A humanidade já viveu isto muitas vezes com doenças como sarampo, varíola, catapora, rubéola, poliomielite, doença do pé, mão e boca, hepatite, coqueluche, tuberculose, ebola, peste bubônica. A varíola, por exemplo, foi erradicada; a poliomielite quase desapareceu; a gripe virou sazonal e nos visita todos os anos.

A evolução de cada doença contagiosa é determinada pela combinação de causas diversas, como vacinação, descoberta de tratamentos, desenvolvimento de imunidade natural, alterações ambientais, mudança de comportamento das pessoas.

A Covid-19 tem surpreendido os cientistas pela sucessão de picos crescentes – o que difere do comportamento esperado das epidemias. No Brasil, por exemplo, foram 55.891 casos em 23 de julho de 2020; 87.376 em 25 de março de 2021 e 157.393 em 20 de janeiro de 2022. Este último pico mostra a virulência da variante mais recente do vírus, a ômicron. Observa-se um crescimento de 11.000% entre 17 de dezembro de 2021 (1.419 casos) e 20 de janeiro de 2022 (157.393 casos). Isto representa média de 15% ao dia. No último mês, em São Paulo, o crescimento foi de 26% ao dia — ou 65.375% ao mês!)

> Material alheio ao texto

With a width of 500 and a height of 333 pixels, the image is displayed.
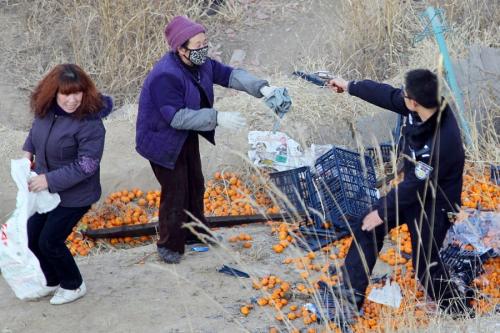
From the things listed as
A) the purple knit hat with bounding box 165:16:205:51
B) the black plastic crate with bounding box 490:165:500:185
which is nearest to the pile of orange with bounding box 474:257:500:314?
the black plastic crate with bounding box 490:165:500:185

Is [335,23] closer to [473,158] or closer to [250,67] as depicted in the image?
[250,67]

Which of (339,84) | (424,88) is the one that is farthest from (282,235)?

Alguns cientistas acreditam que esta variante (ômicron) causa menos hospitalização e menos morte do que a variante anterior (delta). No entanto, muitos afirmam que a mortalidade menor não se deve ao enfraquecimento do vírus, mas sim à vacinação. Tanto que os agravos são menores exatamente entre as faixas etárias e categorias que já receberam a dose de reforço.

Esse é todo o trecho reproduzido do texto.